The skirt was made a few months ago. The pattern is Simplicity 6862, a one metre, four gore 1970's skirt pattern. This will certainly be a TNT. The fabric is a light weight pink wool. I didn't line it to make it a quicker make; I have a very large collection of slips as it is.

So there is the first of my summer sewing projects. I have a new outfit, and all the pieces will be able to be mixed and matched as well.

Thursday, 10 September 2015

Peasant style Mathilde blouse; my favourite ever make

Today's post has been about eighteen months in the making. Way back in February of last year I made  a Tilly and the Button's Mathilde blouse as a trial run for some lovely fabric I had in my stash. Probably within the month, I had made up my second version, pictured here. Eighteen months later I finally get it photographed.

This is hands down my favourite ever garment I have made. It is insanely comfortable, the fabric is gorgeous, and best of all I can wear it year round, it usually averages being worn at least once every ten days.

I made a few modifications to the pattern. Firstly I lowered the neckline, as it as too high originally. My other modifications were due to the drape of the fabric.

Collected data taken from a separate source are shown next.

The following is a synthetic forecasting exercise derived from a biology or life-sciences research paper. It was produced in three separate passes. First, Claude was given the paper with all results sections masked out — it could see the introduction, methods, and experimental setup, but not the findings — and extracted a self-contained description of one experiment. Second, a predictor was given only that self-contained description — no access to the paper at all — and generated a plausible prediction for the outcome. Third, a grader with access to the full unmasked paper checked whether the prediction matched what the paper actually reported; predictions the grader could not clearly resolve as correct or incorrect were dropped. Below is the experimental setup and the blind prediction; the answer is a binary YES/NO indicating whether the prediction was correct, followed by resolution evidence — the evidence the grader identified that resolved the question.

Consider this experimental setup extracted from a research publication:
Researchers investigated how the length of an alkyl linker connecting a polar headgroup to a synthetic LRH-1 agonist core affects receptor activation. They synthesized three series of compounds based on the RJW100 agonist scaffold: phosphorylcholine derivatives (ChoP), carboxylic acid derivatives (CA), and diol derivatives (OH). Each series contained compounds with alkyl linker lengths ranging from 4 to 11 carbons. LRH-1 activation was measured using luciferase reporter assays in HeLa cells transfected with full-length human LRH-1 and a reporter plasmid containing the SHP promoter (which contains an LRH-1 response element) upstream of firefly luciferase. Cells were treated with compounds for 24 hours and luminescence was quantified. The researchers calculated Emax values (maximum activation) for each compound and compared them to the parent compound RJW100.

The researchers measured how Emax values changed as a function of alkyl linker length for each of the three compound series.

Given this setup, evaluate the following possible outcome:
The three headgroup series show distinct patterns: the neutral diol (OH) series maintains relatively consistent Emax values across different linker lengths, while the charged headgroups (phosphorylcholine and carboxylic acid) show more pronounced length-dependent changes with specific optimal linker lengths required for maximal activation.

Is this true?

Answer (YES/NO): YES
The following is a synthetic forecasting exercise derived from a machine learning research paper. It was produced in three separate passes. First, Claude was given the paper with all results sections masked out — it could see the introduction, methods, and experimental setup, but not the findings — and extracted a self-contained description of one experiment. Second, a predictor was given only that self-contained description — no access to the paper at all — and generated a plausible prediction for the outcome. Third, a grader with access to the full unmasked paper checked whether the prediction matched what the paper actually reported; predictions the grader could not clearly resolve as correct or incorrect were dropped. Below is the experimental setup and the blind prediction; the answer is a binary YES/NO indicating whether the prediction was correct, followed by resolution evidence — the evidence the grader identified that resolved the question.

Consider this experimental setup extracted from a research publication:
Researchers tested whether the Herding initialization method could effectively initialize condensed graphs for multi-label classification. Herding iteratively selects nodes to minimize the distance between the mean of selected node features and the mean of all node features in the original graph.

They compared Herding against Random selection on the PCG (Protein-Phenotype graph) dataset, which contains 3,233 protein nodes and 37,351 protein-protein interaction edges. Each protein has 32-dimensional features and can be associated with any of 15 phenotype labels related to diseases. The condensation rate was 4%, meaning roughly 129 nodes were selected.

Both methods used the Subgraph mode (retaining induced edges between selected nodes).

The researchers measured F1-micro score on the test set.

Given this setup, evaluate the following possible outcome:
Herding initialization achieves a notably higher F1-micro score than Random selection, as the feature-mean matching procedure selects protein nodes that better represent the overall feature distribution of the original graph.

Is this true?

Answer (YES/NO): YES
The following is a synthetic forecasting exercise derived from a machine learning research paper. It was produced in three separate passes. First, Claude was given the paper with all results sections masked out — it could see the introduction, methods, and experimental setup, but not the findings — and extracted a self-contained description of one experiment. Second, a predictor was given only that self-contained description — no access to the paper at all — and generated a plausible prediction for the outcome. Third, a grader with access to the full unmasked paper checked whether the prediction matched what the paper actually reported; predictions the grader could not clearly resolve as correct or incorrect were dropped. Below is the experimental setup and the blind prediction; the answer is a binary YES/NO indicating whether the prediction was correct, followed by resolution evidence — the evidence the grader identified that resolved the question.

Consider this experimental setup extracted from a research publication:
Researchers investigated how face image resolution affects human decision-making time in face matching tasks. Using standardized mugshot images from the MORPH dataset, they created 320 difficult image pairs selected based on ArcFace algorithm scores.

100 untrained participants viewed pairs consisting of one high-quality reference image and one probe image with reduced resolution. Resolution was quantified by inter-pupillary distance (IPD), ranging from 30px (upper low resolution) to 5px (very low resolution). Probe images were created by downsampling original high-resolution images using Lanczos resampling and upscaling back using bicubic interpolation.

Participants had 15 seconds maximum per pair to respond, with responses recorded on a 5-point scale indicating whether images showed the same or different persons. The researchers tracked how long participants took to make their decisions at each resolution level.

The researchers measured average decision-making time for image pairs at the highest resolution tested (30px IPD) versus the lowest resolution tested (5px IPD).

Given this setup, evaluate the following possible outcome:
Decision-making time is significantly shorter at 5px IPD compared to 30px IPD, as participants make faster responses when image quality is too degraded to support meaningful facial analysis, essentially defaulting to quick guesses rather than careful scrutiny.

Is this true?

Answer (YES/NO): NO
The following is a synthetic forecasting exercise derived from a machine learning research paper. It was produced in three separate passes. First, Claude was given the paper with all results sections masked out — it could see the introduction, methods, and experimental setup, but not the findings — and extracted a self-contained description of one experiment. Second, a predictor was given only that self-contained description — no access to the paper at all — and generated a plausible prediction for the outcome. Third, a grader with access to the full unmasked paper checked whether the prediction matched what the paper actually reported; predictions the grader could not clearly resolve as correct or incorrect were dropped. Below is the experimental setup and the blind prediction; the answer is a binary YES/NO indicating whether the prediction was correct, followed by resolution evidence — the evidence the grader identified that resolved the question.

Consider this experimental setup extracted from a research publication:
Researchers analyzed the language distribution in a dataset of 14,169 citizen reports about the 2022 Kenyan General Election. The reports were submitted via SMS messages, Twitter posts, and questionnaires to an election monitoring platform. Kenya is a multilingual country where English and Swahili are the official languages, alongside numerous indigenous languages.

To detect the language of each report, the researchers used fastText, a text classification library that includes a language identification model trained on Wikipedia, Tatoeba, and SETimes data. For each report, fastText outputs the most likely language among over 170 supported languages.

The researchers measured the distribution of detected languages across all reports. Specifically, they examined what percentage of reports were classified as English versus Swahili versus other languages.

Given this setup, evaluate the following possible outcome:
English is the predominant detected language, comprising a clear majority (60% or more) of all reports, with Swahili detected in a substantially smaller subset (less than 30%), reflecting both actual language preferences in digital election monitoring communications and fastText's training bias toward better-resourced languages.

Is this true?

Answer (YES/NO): YES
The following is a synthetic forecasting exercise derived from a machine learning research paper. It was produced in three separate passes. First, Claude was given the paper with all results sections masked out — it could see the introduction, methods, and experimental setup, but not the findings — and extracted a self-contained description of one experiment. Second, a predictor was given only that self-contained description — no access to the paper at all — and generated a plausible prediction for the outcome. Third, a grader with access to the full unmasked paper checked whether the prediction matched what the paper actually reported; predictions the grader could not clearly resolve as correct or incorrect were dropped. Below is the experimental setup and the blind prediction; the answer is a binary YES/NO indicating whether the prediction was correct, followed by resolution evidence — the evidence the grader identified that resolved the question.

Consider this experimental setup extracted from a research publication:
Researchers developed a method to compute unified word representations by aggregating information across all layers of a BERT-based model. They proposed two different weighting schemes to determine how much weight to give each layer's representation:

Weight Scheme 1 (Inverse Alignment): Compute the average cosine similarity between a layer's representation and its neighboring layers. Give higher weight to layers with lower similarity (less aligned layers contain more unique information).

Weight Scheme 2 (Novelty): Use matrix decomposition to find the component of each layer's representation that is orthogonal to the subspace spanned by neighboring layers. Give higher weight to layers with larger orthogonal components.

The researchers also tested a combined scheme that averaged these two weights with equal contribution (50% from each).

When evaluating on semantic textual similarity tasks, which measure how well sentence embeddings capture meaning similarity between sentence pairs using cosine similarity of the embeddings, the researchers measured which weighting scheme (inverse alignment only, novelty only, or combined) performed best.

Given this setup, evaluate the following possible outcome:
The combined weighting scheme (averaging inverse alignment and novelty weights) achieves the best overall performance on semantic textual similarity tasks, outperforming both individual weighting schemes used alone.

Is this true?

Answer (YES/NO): YES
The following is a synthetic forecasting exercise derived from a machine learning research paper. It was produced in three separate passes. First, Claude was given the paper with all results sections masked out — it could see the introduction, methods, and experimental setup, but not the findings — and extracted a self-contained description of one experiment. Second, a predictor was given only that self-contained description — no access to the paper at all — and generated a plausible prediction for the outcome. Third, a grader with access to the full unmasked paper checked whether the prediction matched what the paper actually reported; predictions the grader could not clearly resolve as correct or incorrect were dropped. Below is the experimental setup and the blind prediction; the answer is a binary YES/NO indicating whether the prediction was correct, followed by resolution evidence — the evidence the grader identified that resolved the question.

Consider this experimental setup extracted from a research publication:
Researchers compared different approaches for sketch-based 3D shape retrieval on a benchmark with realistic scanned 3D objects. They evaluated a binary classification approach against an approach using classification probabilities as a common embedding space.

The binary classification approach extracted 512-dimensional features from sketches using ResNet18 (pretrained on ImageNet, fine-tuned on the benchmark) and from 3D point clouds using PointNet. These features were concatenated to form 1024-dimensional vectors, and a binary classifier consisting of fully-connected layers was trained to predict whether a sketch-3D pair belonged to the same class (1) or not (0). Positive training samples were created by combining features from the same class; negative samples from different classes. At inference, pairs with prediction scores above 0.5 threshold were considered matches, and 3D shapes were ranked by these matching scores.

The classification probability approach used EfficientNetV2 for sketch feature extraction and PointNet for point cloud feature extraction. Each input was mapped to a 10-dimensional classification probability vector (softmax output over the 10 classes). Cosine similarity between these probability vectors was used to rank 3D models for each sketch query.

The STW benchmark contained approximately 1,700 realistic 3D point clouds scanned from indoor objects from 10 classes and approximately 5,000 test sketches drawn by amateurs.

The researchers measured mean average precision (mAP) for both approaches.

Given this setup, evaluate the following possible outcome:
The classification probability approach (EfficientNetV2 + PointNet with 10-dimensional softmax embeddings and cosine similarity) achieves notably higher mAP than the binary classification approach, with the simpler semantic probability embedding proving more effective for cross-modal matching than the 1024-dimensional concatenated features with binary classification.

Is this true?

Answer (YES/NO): YES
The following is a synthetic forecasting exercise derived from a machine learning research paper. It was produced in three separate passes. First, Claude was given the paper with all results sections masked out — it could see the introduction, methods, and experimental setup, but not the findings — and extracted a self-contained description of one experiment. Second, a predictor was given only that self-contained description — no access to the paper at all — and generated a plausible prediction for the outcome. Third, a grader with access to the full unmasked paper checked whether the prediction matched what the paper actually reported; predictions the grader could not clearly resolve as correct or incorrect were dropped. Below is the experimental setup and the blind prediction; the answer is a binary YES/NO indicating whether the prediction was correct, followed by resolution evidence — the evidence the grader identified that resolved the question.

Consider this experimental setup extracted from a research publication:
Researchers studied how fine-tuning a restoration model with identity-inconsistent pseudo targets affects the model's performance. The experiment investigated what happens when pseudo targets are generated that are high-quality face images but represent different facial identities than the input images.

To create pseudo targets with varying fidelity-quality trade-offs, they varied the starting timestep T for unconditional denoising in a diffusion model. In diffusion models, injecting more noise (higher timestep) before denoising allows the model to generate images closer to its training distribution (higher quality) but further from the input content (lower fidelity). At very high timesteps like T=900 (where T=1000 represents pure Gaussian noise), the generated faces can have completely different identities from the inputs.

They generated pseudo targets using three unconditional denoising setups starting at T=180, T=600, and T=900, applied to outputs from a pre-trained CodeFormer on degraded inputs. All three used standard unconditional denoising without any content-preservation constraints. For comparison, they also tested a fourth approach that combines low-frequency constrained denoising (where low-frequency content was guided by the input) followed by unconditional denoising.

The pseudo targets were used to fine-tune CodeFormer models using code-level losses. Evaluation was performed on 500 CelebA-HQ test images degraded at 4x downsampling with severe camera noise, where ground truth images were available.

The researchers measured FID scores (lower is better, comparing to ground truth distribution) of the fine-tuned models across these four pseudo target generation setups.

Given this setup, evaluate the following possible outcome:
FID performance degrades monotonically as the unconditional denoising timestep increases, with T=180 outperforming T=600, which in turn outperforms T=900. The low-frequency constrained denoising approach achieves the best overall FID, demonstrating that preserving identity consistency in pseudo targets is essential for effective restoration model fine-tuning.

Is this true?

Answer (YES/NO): YES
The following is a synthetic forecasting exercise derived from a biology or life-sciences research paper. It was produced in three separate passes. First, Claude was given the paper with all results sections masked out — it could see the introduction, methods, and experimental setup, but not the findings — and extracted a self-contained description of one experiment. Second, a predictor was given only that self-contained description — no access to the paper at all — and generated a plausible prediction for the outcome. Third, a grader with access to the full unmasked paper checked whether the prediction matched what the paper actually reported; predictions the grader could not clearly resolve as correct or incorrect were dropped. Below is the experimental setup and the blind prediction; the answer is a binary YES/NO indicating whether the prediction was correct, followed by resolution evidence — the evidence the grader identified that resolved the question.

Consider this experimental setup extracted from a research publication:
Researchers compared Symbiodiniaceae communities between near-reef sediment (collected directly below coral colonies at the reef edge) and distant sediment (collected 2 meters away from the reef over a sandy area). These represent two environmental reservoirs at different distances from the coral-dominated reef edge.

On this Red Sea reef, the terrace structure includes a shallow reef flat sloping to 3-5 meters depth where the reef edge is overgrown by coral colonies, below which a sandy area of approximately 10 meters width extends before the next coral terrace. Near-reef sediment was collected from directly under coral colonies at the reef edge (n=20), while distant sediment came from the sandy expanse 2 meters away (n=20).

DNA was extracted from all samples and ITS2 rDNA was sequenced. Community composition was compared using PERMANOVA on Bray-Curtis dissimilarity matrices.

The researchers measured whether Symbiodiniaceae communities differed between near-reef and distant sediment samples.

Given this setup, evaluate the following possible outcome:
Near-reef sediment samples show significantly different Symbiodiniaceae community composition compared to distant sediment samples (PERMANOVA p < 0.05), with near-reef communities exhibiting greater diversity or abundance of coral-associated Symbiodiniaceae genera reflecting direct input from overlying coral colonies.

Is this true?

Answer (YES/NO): NO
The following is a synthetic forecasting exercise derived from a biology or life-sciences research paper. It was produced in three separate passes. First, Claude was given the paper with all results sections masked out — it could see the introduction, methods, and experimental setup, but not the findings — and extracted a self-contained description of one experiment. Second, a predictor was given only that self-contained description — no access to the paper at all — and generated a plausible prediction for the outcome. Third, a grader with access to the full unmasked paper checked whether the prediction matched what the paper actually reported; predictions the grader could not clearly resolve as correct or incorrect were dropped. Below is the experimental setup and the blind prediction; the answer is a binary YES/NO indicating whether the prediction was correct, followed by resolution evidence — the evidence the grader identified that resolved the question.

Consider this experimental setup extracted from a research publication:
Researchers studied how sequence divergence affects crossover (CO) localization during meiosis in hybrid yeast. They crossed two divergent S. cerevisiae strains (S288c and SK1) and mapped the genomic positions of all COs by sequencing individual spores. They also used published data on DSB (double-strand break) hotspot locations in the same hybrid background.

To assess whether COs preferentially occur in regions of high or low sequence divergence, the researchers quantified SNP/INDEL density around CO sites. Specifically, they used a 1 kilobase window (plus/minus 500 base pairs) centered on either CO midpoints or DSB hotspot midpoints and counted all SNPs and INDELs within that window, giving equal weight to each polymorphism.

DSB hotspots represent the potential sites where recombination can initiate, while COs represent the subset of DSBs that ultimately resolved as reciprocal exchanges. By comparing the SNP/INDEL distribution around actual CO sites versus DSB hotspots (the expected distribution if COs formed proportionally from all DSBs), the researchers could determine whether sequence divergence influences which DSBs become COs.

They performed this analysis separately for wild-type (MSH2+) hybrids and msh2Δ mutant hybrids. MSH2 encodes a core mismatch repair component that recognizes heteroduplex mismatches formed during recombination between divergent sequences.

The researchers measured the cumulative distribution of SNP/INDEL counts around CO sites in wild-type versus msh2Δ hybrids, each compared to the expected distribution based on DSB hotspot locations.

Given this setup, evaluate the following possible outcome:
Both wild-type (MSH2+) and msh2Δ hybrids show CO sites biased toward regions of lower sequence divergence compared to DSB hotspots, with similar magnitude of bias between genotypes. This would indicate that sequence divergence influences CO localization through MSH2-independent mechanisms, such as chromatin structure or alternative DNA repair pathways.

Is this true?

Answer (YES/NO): NO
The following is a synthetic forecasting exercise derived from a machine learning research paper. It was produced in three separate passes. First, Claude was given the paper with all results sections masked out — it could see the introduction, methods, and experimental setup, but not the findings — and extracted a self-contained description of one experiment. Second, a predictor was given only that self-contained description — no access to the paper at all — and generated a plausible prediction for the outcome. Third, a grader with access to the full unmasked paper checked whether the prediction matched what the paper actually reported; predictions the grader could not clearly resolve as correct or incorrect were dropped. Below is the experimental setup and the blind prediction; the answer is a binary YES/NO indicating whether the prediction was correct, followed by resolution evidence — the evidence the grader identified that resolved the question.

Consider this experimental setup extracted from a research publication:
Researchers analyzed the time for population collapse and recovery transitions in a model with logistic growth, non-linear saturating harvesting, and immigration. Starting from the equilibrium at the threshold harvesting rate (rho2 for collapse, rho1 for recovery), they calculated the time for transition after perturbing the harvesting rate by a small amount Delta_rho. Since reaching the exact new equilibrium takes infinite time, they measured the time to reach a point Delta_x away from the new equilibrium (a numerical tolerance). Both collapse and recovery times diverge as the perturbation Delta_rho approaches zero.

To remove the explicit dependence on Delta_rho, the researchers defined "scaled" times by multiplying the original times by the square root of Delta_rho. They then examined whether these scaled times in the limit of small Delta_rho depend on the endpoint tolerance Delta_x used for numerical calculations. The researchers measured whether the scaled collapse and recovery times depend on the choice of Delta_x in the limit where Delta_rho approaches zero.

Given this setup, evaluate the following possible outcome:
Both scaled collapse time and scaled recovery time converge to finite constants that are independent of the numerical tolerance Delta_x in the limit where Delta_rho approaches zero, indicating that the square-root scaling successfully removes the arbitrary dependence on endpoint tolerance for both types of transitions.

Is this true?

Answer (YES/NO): YES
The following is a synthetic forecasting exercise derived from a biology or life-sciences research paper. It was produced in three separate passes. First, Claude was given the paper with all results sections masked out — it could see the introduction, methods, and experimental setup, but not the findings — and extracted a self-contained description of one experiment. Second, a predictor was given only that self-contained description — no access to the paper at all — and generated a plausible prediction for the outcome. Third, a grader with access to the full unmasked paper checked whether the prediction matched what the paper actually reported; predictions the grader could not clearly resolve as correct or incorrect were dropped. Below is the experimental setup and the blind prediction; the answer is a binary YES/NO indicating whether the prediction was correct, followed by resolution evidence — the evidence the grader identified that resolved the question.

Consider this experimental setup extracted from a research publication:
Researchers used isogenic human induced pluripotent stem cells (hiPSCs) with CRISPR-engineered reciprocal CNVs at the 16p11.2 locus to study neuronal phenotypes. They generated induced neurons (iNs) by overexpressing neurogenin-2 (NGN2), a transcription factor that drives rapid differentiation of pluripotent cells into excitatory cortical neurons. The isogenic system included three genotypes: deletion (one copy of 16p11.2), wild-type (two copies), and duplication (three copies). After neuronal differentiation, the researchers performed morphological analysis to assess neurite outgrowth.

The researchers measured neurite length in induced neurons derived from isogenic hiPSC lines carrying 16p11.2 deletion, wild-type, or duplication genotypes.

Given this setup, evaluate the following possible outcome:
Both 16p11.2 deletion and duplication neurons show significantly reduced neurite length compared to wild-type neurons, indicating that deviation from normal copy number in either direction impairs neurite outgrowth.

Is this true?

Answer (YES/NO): YES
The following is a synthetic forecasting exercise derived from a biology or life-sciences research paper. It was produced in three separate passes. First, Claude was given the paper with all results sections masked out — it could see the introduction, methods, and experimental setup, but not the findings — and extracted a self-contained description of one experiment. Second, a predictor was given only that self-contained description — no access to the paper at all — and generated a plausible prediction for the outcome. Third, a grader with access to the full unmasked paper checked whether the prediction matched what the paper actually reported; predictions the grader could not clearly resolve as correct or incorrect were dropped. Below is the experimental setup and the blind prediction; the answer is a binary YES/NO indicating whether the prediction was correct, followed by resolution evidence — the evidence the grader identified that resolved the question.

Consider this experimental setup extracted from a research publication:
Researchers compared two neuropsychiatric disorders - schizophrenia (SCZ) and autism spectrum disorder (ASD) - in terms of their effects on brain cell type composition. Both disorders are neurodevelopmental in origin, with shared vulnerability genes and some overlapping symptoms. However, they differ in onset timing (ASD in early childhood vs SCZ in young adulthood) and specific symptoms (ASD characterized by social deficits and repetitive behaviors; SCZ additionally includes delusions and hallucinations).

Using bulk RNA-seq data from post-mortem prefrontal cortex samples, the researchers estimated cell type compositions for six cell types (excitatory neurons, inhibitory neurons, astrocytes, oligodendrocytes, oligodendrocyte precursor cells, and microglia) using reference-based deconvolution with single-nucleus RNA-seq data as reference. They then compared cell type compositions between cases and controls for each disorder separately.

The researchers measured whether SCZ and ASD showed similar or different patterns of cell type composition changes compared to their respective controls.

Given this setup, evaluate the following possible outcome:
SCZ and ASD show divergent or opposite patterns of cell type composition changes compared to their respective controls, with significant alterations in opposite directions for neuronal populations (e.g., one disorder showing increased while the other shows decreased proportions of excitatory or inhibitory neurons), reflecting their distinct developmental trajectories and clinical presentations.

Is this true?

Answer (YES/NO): NO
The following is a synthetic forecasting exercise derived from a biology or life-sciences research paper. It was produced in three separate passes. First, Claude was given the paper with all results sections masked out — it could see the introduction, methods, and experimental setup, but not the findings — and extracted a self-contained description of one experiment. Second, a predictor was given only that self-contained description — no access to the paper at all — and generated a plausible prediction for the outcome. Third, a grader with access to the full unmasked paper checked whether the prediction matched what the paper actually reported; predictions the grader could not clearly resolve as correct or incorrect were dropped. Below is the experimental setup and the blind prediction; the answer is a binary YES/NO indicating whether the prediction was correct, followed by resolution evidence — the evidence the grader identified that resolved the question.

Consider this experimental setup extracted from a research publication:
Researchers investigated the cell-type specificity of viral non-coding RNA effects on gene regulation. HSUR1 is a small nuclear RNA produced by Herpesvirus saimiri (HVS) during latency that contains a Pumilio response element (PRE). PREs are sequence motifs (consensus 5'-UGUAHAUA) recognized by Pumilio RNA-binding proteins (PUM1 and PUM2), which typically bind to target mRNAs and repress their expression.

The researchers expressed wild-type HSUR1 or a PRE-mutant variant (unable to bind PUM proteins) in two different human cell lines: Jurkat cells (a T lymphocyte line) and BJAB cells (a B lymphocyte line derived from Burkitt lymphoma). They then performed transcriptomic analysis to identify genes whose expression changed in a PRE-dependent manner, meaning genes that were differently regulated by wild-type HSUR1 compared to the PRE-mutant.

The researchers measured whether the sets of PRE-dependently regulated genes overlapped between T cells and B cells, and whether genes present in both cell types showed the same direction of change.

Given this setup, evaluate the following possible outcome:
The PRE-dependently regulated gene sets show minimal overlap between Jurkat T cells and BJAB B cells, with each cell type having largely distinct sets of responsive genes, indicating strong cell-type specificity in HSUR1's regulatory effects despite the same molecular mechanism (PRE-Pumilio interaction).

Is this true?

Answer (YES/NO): YES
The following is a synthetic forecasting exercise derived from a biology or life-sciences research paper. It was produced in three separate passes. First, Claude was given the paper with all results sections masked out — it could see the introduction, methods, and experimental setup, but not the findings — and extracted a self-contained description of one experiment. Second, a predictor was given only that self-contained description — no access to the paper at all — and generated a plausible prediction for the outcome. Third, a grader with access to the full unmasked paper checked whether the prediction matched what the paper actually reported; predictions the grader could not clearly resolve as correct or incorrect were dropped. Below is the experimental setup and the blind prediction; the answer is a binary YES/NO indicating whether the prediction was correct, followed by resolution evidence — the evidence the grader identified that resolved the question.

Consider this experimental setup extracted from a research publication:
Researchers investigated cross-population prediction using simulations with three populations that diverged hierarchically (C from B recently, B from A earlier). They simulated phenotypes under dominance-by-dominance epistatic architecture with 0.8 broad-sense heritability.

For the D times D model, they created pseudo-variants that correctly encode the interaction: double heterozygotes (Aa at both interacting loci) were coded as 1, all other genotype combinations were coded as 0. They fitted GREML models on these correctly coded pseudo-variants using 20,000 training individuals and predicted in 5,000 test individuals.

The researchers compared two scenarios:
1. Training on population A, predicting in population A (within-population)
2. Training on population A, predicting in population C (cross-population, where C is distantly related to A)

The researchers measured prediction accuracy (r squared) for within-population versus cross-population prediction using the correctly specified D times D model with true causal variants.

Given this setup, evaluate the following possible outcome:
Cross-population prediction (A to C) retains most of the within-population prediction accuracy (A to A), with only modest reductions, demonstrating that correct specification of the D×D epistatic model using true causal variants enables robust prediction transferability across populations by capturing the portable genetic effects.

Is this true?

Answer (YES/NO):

I could not get the tucks to work at all, so instead I gathered the front for a more peasant style look Secondly, the neckline facing would not work with this fabric, as it frays a lot. I finished the neck with exposed bias tape, aas it was too see through to do it inside. The back closes with beautiful mother of pearl buttons.

This blouse is incredibly versatile. The fabric is very breathable, so even with the sleeves it can be a summer blouse on all but the hottest of days. In winter I layer it up with a full slip. It alo goes with a good majority of my skirts; all my black ones (the one here, black pencil, and long black pleated). It also gets a lot of wear in winter with my thick purple wool skirt and long blue coat. It will also go with some summer skirts I have in the works.

Will I make this pattern again? Certainly. The Mathilde pattern fits me really well, and there's a few versions sitting in the WIP pile as I write this.

I'm so glad I finally got around to sharing this. Do you have a favourite hand made garment that gets worn constantly?